Estimate the integral of the absolute value of the Dirichlet kernel
$D_n=\sum_{k=-n}^n e^{k i x}=\sin ((N+1/2)x)/\sin(x/2)$
Prove that $$L_n=\frac{1}{2\pi}\int_{-\pi}^{\pi}|D_n|dx=\frac{4}{\pi^2}\log n+O(1)$$
A problem in "Fourier Analysis" by E. Stein and R. Shakarchi explains how to show $L_n\ge C \log n$. Afterwards, it says more careful estimate shows this equality.
I already have $$\int_{k\pi}^{(k+1)\pi}|\frac{\sin t}{t}|dt=\frac{2}{\pi}\frac{1}{k}+O(\frac{1}{k^2})$$ $$\sum_{k=1}^{n}\frac{1}{k}=\log n+\gamma+O(\frac{1}{n})$$ so that $$\int_{\pi}^{(k+1)\pi}|\frac{\sin t}{t}|dt=\frac{2}{\pi}\log n+O(1)$$
If we can have $$L_n=\frac{2}{\pi}\int_{\pi}^{(n+1)\pi}|\frac{\sin t}{t}|dt+O(1)$$, then we are done.
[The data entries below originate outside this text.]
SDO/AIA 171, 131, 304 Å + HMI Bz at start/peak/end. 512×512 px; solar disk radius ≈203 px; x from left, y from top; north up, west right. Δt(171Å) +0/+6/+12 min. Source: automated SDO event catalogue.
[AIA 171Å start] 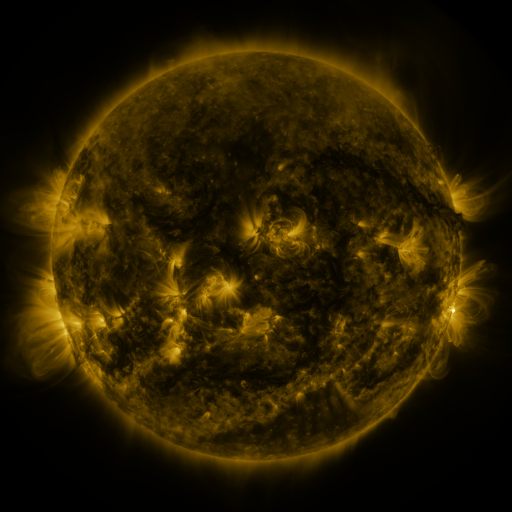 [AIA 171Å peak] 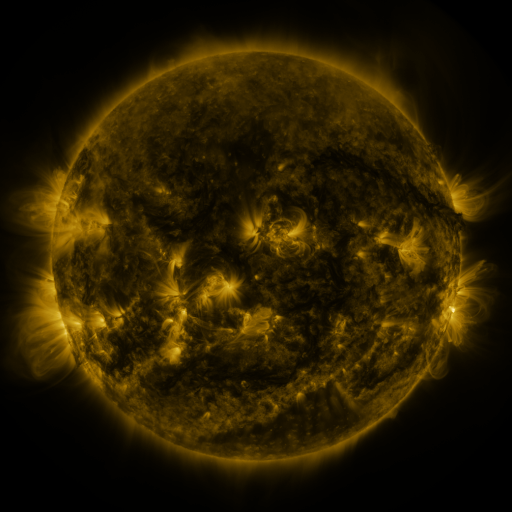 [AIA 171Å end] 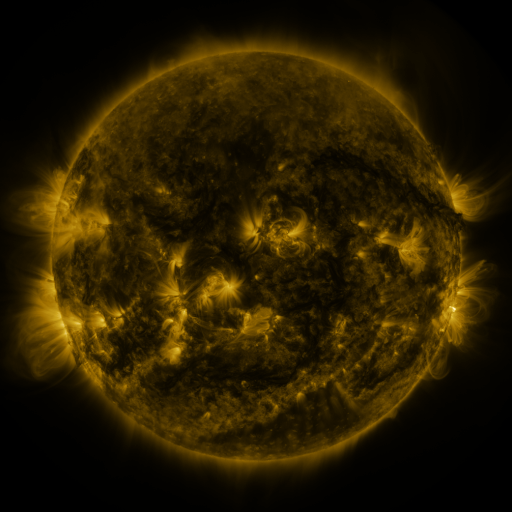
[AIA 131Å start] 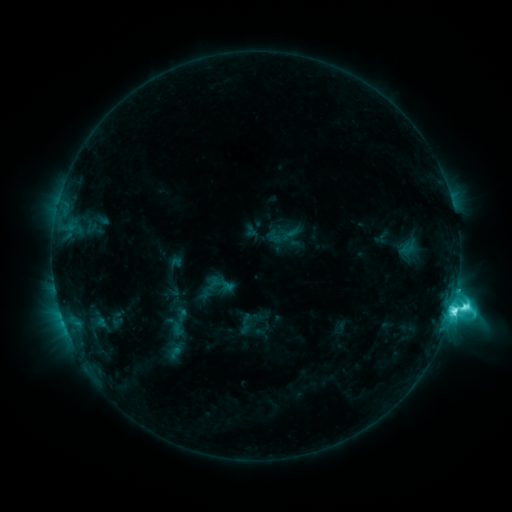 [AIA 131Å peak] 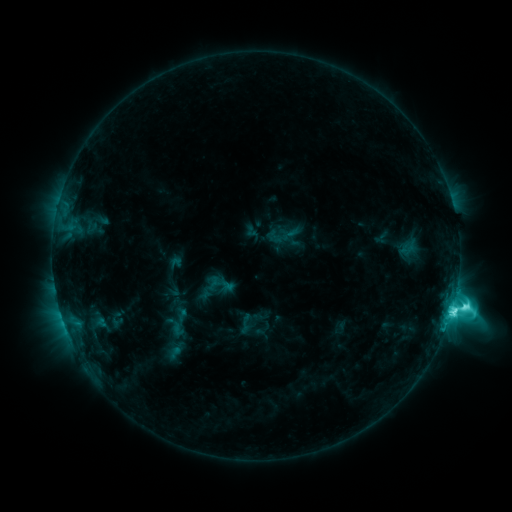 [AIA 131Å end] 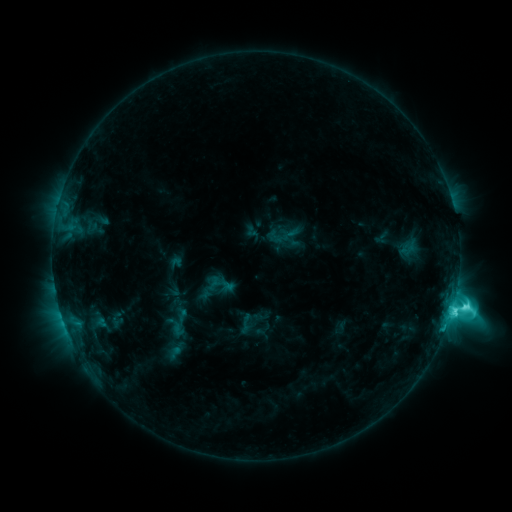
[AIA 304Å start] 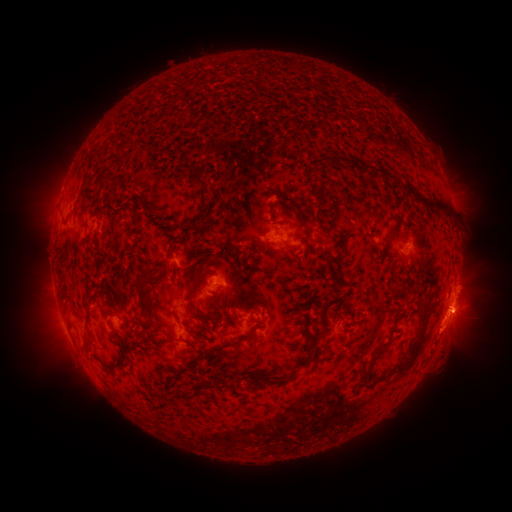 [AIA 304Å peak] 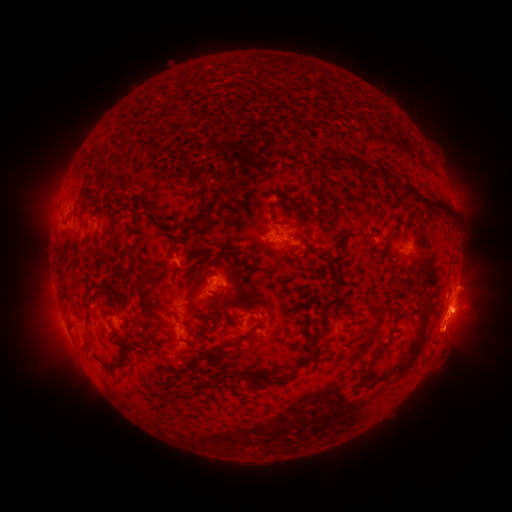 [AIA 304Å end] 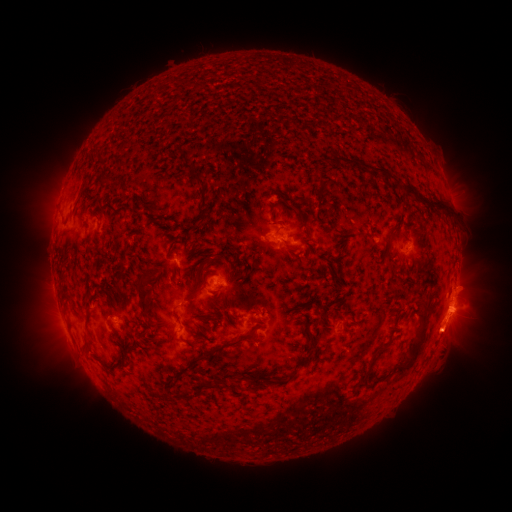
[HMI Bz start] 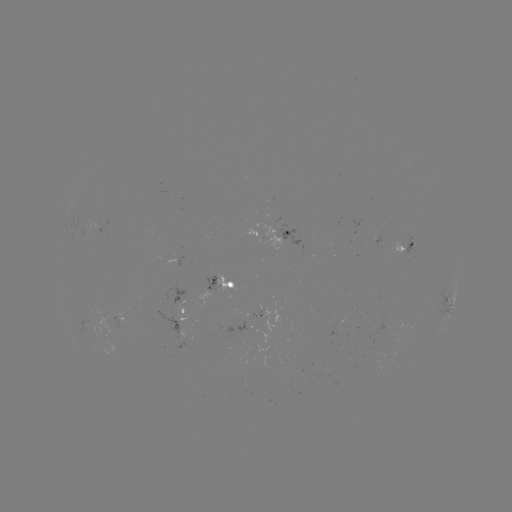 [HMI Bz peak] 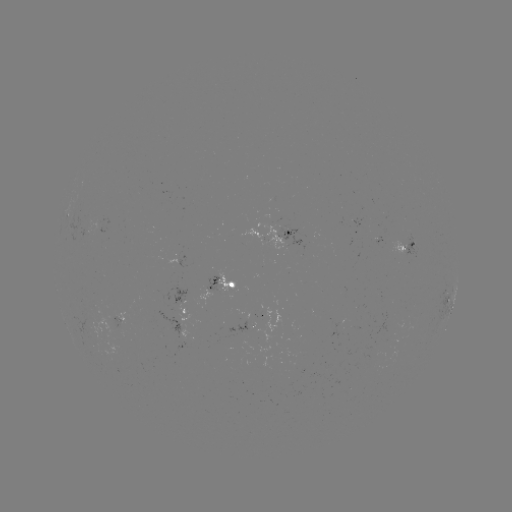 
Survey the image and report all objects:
eruption: (448, 340)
According are two steps
- $$2 \pi L_n=\int_{-\pi}^{\pi}|\frac{\sin ((N+1/2)x)}{t/2}|dt+O(1)$$
- $$\int_{-\pi}^{\pi}|\frac{\sin ((N+1/2)x)}{t/2}|dt=4\int_{\pi}^{N\pi}|\frac{\sin t}{t}|dt+O(1)$$ Now I think I need some help on these two steps.
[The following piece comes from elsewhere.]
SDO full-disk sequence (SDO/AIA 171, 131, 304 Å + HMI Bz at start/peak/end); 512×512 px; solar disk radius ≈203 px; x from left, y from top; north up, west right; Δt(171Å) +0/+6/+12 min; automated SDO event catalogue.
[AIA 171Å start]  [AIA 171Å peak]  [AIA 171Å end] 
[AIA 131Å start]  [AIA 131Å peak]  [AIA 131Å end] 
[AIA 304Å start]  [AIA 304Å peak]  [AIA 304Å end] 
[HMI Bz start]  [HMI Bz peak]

\begin{align*} &L_{n}=\dfrac{1}{\pi}\int_{0}^{\pi}\left|\dfrac{\sin{(n+\frac{1}{2})x}}{\sin{\frac{x}{2}}}\right|dx>\dfrac{2}{\pi}\int_{0}^{\frac{\pi}{2}}\left|\dfrac{\sin{(n+\frac{1}{2})2t}}{\sin{t}}\right|dt>\dfrac{2}{\pi}\int_{0}^{\frac{\pi}{2}}\dfrac{|\sin{(n+\frac{1}{2})2t}|}{t}dt\\ &=\dfrac{2}{\pi}\int_{0}^{(2n+1)\pi/2}\dfrac{|\sin{u}|}{u}du>\dfrac{2}{\pi}\sum_{k=0}^{n-1}\int_{k\pi}^{(k+1)\pi}\dfrac{|\sin{u}|}{u}du\\ &=\dfrac{2}{\pi}\sum_{k=0}^{n-1}\int_{0}^{\pi}\dfrac{\sin{u}}{u+k\pi}du>\dfrac{2}{\pi}\sum_{k=0}^{n-1}\dfrac{1}{(k+1)\pi}\int_{0}^{\pi}\sin{u}du\\ &=\dfrac{4}{\pi^2}\sum_{k=0}^{n-1}\dfrac{1}{k+1} >\dfrac{4}{\pi^2}\ln{n}+\dfrac{4}{\pi^2}\gamma \end{align*} where $\gamma$ is Euler's constant. other hand
$$\left|\dfrac{\sin(n+1/2)t}{\sin{t/2}}-\dfrac{\sin{nt}}{\tan{t/2}}\right|\le 1$$
so \begin{align*} &L_{n}\le 1+\dfrac{2}{\pi}\int_{0}^{\pi/2}\left|\dfrac{\sin{(2nt)}}{\tan{t}}\right|dt\\ &<1+\dfrac{2}{\pi}\int_{0}^{\pi/2}\dfrac{|\sin{2nt}|}{t}dt\\ &=1+\dfrac{2}{\pi}\sum_{k=1}^{n}\int_{0}^{\pi}\dfrac{\sin{t}}{t+(k-1)\pi}dt\\ &<1+\dfrac{2}{\pi}\int_{0}^{\pi}\dfrac{\sin{t}}{t}dt+\dfrac{4}{\pi^2}\sum_{k=2}^{n}\dfrac{1}{k-1}\\ &<C+\dfrac{4}{\pi^2}\ln{n}+\dfrac{4}{\pi^2}\gamma \end{align*} so your result is obvious.